We know that in the early community the monks were actually, probably more properly designated as friars. The “monks” wandered from place to place. They were not monks in the sense of being tied to their monastery with a rule of stabilitas so they had to stay in one place. No, the Buddhist monk was an itinerant. He wandered from place to place, city to city, town to town, village to village and gave teachings in each place that he went, and received offerings, and the receiving of these offerings gave merit to the people who made the offerings.
There must have been in those cities, in those towns, members of the Buddhist community, who were the other half of this balance. So, these would be the lay organizers, you might say, the lay spiritual leaders of the Buddhist community, who would be the bodhisattvas, each in their own town. Some of the sutras actually say: This bodhisattva came from this town, that bodhisattva came from that town, and so on.
And we know from the archeological investigations that after the Buddha’s death stupas were set up, reliquaries, where people came to worship, to pay their respects, to give reverence, and these were centers of lay devotion.
And the monks had separate viharas, dwellings, which were usually some considerable distance away from the stupa. So, the monks did not run the organization that went on around the stupa. That, no doubt, was in the hands of the bodhisattvas.

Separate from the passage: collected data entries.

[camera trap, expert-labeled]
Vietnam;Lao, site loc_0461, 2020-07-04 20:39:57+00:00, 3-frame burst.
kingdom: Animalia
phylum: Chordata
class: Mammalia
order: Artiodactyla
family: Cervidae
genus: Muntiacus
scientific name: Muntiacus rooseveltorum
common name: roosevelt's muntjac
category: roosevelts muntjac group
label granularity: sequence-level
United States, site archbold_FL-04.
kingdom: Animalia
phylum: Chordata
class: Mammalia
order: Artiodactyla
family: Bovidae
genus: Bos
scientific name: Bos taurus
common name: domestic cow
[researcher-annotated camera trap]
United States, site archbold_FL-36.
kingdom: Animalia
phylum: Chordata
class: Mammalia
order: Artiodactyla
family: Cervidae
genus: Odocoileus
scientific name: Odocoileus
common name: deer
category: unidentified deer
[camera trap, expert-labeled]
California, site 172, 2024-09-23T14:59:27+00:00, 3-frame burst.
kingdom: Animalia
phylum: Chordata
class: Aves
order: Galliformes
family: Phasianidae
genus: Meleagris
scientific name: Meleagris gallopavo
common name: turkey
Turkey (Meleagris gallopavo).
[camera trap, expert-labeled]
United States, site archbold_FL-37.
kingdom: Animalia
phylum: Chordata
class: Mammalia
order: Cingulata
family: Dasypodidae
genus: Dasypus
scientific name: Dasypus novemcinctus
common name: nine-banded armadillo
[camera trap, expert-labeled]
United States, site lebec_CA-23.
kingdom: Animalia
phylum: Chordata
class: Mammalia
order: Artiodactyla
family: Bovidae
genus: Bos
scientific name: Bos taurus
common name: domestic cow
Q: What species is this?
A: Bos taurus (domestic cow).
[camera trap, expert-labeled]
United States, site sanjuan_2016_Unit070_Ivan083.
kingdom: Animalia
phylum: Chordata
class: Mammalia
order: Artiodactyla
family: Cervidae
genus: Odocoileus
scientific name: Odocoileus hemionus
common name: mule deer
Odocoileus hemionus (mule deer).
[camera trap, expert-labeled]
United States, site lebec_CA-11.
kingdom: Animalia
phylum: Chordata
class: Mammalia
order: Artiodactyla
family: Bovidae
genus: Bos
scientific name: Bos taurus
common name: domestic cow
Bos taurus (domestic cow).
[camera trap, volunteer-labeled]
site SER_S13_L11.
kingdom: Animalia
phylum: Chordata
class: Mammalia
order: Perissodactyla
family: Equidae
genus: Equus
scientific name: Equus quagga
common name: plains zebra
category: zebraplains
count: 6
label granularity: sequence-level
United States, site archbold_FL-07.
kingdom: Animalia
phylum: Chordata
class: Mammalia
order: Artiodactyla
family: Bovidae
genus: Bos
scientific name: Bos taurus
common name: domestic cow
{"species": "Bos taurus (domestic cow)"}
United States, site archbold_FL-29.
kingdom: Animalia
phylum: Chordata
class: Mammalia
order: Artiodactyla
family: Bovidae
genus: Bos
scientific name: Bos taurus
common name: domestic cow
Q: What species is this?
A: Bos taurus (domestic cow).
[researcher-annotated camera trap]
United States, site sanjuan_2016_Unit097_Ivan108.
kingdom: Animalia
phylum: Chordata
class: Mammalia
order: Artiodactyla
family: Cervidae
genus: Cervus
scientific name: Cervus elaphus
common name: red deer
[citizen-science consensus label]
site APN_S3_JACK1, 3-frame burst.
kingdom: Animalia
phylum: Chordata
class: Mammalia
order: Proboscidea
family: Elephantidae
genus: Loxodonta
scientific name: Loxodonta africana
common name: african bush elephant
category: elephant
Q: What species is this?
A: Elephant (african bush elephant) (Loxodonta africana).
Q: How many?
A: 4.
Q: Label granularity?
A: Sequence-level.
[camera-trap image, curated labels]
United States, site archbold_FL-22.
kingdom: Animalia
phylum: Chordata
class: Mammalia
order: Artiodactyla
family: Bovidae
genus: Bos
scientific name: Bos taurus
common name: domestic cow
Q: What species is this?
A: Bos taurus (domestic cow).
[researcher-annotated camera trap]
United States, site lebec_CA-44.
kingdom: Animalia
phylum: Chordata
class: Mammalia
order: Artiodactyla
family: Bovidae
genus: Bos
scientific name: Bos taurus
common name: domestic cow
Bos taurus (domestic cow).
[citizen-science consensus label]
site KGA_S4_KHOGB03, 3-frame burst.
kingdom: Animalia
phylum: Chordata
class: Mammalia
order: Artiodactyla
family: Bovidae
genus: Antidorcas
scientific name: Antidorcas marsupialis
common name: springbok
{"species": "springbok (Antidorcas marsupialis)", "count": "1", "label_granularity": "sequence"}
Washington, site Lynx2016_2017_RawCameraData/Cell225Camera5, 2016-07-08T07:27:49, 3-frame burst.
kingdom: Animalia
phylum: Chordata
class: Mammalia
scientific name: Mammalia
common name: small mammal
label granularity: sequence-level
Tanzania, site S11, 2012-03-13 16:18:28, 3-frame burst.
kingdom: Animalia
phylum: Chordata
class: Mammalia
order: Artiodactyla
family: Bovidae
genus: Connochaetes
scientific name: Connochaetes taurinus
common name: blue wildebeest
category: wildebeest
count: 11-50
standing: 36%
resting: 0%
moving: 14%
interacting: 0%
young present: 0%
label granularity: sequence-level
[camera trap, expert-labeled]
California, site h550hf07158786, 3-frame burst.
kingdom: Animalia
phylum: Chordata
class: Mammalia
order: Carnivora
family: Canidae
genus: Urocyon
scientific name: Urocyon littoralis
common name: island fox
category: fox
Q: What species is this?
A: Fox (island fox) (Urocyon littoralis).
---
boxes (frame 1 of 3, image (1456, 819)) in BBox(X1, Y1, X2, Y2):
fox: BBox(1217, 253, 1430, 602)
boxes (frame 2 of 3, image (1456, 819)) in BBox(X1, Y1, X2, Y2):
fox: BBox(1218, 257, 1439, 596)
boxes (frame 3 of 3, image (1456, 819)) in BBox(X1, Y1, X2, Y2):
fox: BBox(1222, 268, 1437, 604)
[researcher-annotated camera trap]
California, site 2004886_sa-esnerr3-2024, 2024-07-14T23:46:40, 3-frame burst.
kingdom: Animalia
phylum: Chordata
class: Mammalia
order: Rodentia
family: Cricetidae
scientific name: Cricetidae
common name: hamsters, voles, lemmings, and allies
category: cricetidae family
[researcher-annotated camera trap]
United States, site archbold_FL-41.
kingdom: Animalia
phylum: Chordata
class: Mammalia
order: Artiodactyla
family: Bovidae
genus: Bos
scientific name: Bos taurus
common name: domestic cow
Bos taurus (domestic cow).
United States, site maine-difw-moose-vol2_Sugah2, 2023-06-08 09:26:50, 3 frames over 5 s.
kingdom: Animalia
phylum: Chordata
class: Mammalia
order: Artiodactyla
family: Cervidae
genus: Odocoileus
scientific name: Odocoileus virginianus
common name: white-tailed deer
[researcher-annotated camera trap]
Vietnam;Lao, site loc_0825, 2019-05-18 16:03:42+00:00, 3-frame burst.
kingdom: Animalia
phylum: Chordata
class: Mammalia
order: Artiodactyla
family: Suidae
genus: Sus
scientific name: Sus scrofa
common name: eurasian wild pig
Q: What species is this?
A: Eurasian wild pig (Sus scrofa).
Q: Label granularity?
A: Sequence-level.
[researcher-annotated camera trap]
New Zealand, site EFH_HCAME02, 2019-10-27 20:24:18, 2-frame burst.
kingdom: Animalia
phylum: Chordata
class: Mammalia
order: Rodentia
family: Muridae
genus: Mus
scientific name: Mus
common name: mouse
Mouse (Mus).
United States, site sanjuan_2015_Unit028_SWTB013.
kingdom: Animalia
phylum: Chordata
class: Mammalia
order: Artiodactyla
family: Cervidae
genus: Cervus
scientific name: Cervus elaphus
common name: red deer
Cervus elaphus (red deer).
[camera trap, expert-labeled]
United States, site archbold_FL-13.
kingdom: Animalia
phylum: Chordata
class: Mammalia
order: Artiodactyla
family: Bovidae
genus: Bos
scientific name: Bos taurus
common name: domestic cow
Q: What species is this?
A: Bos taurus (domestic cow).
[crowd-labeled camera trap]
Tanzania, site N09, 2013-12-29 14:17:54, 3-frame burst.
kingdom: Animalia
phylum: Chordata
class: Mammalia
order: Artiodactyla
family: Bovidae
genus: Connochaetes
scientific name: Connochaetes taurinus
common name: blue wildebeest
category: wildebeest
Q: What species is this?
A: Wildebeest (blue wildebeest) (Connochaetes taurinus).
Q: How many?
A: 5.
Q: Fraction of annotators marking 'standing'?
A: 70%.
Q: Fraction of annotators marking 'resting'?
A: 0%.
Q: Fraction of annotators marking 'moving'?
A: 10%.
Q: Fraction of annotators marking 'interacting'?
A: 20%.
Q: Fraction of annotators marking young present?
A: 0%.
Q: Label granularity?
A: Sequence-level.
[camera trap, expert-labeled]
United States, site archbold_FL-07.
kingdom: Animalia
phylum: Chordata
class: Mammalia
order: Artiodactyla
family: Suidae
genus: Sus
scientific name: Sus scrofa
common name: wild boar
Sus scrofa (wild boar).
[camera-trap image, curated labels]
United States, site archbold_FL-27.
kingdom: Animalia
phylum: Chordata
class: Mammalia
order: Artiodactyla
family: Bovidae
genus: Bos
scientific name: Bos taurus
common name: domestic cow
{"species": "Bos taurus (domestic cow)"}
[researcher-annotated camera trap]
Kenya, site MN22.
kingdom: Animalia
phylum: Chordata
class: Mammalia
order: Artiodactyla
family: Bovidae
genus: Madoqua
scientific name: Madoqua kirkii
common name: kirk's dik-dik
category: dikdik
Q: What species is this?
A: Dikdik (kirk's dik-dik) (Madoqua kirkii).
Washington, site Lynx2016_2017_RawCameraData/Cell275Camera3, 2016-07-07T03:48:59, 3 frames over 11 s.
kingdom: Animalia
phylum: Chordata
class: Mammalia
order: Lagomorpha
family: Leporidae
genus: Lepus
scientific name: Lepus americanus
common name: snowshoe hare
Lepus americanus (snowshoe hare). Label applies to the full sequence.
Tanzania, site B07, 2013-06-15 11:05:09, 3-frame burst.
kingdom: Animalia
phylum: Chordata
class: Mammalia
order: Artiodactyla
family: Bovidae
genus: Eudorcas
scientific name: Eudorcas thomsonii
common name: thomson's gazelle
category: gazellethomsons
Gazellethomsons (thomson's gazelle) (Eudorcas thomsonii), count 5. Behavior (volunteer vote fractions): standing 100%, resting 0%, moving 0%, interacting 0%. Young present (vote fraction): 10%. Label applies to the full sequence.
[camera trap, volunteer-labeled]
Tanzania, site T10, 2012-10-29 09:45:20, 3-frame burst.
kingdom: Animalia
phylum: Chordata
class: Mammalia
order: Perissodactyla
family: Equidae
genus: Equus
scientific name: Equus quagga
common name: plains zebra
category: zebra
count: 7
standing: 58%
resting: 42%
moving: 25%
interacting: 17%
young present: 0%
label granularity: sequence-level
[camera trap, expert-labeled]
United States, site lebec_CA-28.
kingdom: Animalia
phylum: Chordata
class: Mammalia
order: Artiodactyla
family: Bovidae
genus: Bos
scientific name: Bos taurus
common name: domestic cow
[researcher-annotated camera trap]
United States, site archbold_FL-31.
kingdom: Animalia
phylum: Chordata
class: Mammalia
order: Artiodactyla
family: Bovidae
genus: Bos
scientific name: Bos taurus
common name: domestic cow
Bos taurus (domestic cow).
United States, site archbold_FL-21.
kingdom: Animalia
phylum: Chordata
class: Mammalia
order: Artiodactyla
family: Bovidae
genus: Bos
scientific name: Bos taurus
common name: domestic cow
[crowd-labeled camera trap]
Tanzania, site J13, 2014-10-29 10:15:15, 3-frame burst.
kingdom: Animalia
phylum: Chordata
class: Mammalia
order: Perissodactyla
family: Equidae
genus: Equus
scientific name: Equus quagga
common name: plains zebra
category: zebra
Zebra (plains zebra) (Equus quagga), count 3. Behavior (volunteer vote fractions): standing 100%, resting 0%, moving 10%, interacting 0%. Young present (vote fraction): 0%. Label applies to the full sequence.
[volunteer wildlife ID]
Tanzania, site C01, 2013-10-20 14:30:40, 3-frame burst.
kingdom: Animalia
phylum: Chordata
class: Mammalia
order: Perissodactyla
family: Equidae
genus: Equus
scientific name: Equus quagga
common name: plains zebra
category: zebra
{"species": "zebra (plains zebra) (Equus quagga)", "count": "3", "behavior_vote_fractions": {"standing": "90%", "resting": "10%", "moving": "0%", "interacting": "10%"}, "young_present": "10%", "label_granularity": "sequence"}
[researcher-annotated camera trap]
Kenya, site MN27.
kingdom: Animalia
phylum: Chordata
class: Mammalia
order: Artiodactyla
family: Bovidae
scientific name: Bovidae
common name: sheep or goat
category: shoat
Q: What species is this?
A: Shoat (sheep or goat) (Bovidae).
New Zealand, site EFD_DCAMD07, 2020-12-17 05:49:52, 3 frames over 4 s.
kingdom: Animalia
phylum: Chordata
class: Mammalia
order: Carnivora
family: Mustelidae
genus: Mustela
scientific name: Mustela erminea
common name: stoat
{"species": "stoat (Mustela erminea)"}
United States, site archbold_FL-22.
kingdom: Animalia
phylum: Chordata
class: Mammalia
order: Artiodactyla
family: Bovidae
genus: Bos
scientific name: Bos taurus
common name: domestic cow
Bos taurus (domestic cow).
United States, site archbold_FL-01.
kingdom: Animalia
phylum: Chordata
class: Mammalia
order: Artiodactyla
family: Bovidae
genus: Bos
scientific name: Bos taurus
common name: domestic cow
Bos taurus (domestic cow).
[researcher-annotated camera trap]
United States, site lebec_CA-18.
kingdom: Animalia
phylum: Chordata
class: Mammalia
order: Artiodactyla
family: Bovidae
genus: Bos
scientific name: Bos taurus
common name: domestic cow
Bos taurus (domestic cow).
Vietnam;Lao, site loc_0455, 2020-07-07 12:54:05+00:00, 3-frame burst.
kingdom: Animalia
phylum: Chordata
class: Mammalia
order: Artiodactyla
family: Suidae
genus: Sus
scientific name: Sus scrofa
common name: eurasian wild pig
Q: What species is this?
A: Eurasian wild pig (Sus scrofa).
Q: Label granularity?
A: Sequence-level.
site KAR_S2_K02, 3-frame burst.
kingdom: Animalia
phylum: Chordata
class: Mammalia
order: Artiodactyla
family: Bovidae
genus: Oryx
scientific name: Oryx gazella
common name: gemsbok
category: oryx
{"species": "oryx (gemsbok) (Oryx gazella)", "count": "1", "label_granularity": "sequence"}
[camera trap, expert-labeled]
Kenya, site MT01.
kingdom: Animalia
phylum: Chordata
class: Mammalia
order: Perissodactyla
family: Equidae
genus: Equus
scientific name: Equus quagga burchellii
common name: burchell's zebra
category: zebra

Now, Pureland Buddhism undoubtedly derives from the practices that happened at the stupas. The practice at the stupa would be that of coming, making offerings, and circumambulating, usually circumambulating while chanting. And it is from this that the practice of Pureland has developed – not out of the monkish tradition, but out of people circumambulating the stupas and chanting. Chanting Namo Amida Bu, Namo Amida Bu, probably in Sanskrit Amitabha, Amitabha, like that.
Namo Amida Bu
Thank you very much
Dharmavidya
David
Replies
I like the idea that Pureland derives from the Boddhisattva's and from the lay-people who did set up places of worship. This is what inspires me and I should like to dedicate and offer my life to this.
Thank you to share this insight and indeed, it is worderful that in the Buddhist world flexibility and implicity is high in rang. All Buddha's do have their own great qualities. All according to who they are and what is according to their tao.